Oppure dal gennaio 2000 ad oggi : +33%.

Questo però non è inflazione.

L’aumento dei prezzi al consumo è un risultato dell’inflazione, non la sua causa.

Inflazione è un aumento della massa monetaria, deciso da una banca centrale. L’aumento della massa monetaria è una specie di imposta nascosta ai consumatori. I prezzi aumentano pian pianino, e anche se ce ne accorgiamo, nel vecchio normale aumentavano anche gli stipendi e il valore degli immobili. E tutti a casa contenti.

Al nuovo normale, e cioè aumenti dei prezzi accoppiato ad aumenti della disoccupazione, tagli agli stipendi, bolla immobiliare scoppiata, siamo totalmente impreparati.

Parentesi aperta: I prezzi possono anche aumentare per motivi

  1. tecnologici/geologici: se il petrolio costa 60$ da estrarre ora, rispetto ai 10$ di quindici anni fa, è chiaro che tutto quello che è legato al petrolio, come i trasporti e la produzione di grano, deve aumentare di prezzo, senza che la colpa sia della BCE o della Federal Reserve. 
  2. meteorologici: Se la Russia brucia sotto il sole il grano raddoppia di prezzo, e anche qua non c’è mano della BCE. 
  3. collusione di vari tipi. Tipo i notai italiani.

Visto che siamo dipendenti per la nostra vita da grano e petrolio non possiamo aggiustare la nostra domanda in maniera significativa, e quindi il prezzo è destinato a salire quando la risorsa incontra problemi di produzione.
Parentesi chiusa. 

Sembra quindi una bella tortura volerci infliggere ancora più inflazione, ora che finalmente i prezzi rallentano.

Draghi probabilmente è perfettamente consapevole dei problemi economici della gente. Ma non può fare nulla di diverso, soprattutto dopo 18 mesi di critica dai giornalisti economici di tutta l’Europa, tutti con mandato a chiedere che si aumenti l’inflazione.

Non ha fatto nulla finora, perché comunque un po’ di inflazione c’era. A lui interessa solo che la moneta non si rafforzi, e finché si sta poco ma saldamente sopra lo zero va bene.

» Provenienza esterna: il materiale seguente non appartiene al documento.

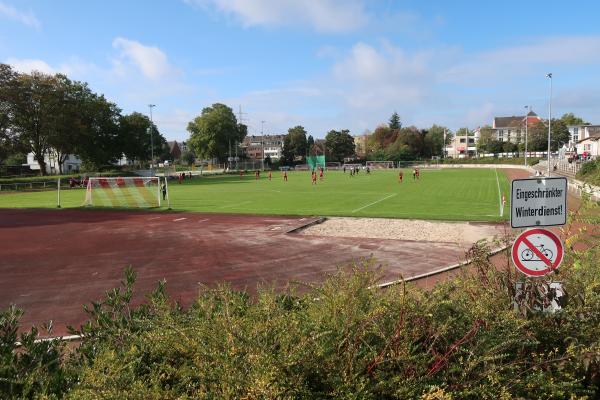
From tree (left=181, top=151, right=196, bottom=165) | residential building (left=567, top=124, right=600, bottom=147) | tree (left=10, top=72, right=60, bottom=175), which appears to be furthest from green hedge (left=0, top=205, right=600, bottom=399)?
tree (left=181, top=151, right=196, bottom=165)

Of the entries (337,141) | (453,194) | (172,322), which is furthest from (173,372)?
(337,141)

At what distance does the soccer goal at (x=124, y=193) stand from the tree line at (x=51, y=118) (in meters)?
16.2

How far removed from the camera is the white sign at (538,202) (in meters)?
4.75

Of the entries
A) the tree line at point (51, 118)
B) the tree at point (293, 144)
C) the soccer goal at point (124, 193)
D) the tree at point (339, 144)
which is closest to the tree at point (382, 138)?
the tree at point (339, 144)

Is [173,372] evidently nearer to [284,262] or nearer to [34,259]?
[284,262]

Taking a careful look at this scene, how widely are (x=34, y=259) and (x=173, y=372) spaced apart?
44.1 ft

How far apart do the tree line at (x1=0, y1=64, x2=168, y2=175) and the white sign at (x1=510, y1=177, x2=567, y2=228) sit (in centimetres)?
5770

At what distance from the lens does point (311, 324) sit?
10.7ft

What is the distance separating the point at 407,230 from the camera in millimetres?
18172

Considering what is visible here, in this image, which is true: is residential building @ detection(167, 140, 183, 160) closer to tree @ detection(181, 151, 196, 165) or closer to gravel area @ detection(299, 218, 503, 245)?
tree @ detection(181, 151, 196, 165)

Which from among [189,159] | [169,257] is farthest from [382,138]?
[169,257]

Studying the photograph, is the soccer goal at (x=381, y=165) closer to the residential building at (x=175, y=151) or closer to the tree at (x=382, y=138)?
the tree at (x=382, y=138)

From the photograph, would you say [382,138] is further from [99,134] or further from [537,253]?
[537,253]

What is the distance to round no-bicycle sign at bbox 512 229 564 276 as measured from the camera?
14.9ft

Quando i soldi in giro aumentano, la valuta perde il suo potere d’aquisto e necessariamente sia servizi che cibi aumentano di prezzo. Ma questo non è un processo immediato. C’è uno sfasamento, un time lag, di un paio d’anni tra aumento della massa monetaria e l’aumento dei prezzi corrispondenti. In quel lasso di tempo, e prima che noi ci accorgiamo della fregatura, il governo può spendere più soldi al vecchio valore.

Cioè riesce sempre a ripagare debiti e pagare stipendi statali con una valuta piú forte di quanto è in realtà. Risciacqua, ripeti.

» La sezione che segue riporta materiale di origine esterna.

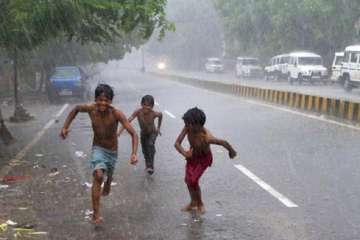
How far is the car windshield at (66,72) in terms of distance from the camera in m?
30.1

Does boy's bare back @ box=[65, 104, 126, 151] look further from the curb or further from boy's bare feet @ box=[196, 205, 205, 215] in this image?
the curb

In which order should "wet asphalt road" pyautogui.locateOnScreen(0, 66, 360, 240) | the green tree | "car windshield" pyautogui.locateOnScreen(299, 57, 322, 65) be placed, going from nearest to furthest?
1. "wet asphalt road" pyautogui.locateOnScreen(0, 66, 360, 240)
2. the green tree
3. "car windshield" pyautogui.locateOnScreen(299, 57, 322, 65)

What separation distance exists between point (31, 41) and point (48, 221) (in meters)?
7.10

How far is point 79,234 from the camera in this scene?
19.9ft

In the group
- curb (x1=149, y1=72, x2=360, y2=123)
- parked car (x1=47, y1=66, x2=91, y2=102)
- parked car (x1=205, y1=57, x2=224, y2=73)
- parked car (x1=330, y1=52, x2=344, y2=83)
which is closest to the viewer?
curb (x1=149, y1=72, x2=360, y2=123)

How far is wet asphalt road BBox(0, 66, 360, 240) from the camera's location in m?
6.20

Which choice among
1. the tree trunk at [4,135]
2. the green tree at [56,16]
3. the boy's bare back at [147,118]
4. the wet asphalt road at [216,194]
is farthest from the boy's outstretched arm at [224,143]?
the tree trunk at [4,135]

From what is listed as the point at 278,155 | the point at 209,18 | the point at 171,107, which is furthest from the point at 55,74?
the point at 209,18

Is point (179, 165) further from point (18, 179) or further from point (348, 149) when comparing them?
point (348, 149)

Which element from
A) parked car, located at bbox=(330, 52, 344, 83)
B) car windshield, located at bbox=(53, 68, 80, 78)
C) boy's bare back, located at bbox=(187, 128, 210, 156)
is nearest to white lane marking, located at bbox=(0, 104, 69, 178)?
boy's bare back, located at bbox=(187, 128, 210, 156)

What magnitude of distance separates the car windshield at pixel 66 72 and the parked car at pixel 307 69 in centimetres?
1756

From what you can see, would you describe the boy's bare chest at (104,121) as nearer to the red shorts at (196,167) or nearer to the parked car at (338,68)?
the red shorts at (196,167)

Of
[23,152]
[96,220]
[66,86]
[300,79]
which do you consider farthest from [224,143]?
[300,79]

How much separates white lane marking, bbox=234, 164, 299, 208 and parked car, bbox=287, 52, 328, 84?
106ft
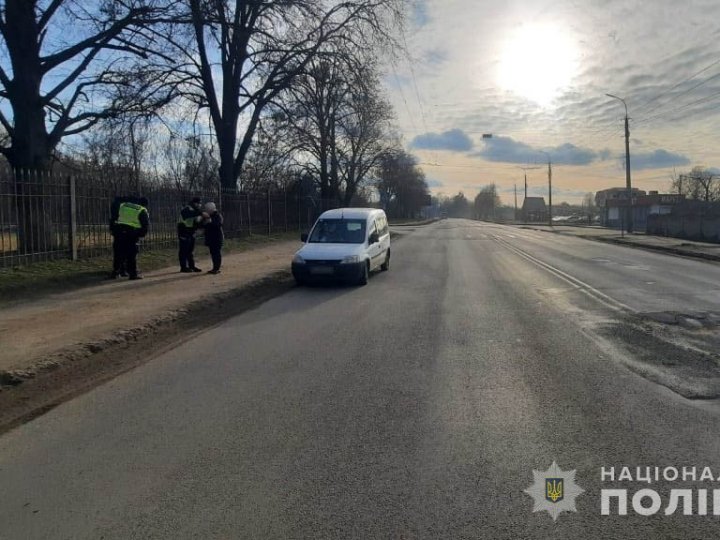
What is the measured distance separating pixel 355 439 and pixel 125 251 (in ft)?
35.1

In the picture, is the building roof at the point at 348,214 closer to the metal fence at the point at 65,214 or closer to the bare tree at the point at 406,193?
the metal fence at the point at 65,214

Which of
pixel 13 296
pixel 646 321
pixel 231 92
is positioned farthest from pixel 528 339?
pixel 231 92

Dal 2000 fino a luglio 2007 la BCE è stata esemplare nel suo controllo di quanto rubava da chi lavora, produce e paga le tasse. Sempre 2% all’anno. Purtroppo per loro e noi, con la crisi questo meccanismo ha smesso di funzionare.

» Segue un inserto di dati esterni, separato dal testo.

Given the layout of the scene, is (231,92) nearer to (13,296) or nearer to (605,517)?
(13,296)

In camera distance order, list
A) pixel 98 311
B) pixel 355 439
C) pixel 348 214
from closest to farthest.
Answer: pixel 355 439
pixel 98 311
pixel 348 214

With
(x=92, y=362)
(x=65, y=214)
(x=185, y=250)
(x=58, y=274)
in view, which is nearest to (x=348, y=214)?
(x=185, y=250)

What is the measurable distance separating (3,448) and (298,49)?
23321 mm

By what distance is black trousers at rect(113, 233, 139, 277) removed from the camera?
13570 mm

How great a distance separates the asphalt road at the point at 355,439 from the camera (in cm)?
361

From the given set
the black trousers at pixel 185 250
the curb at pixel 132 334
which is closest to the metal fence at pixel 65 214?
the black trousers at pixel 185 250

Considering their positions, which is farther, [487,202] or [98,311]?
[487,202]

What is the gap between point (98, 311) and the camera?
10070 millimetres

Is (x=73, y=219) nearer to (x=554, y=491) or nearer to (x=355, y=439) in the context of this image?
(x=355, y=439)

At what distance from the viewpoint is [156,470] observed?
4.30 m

Il grafico sopra tradotto in inflazione annuale rolling si presenta così:


Con il complesso materie prime in forte salita per lo stress dei sistemi di offerta c’è stato un anno di massicci aumenti dei prezzi di tutto quanto da luglio 2007 fino al luglio 2008. Con il tentato crollo del sistema finanziario chiunque avesse bisogno di liquidità ha venduto. Prima azioni e poi immobili. 

Per le banche europee la crisi era gravissima. Probabilmente più grave che per gli Stati Uniti. I prestiti outstanding delle banche al settore privato già nel 2007 ammontavano a 145% del PIL europeo, il corrispondente numero negli USA era di soli 63%.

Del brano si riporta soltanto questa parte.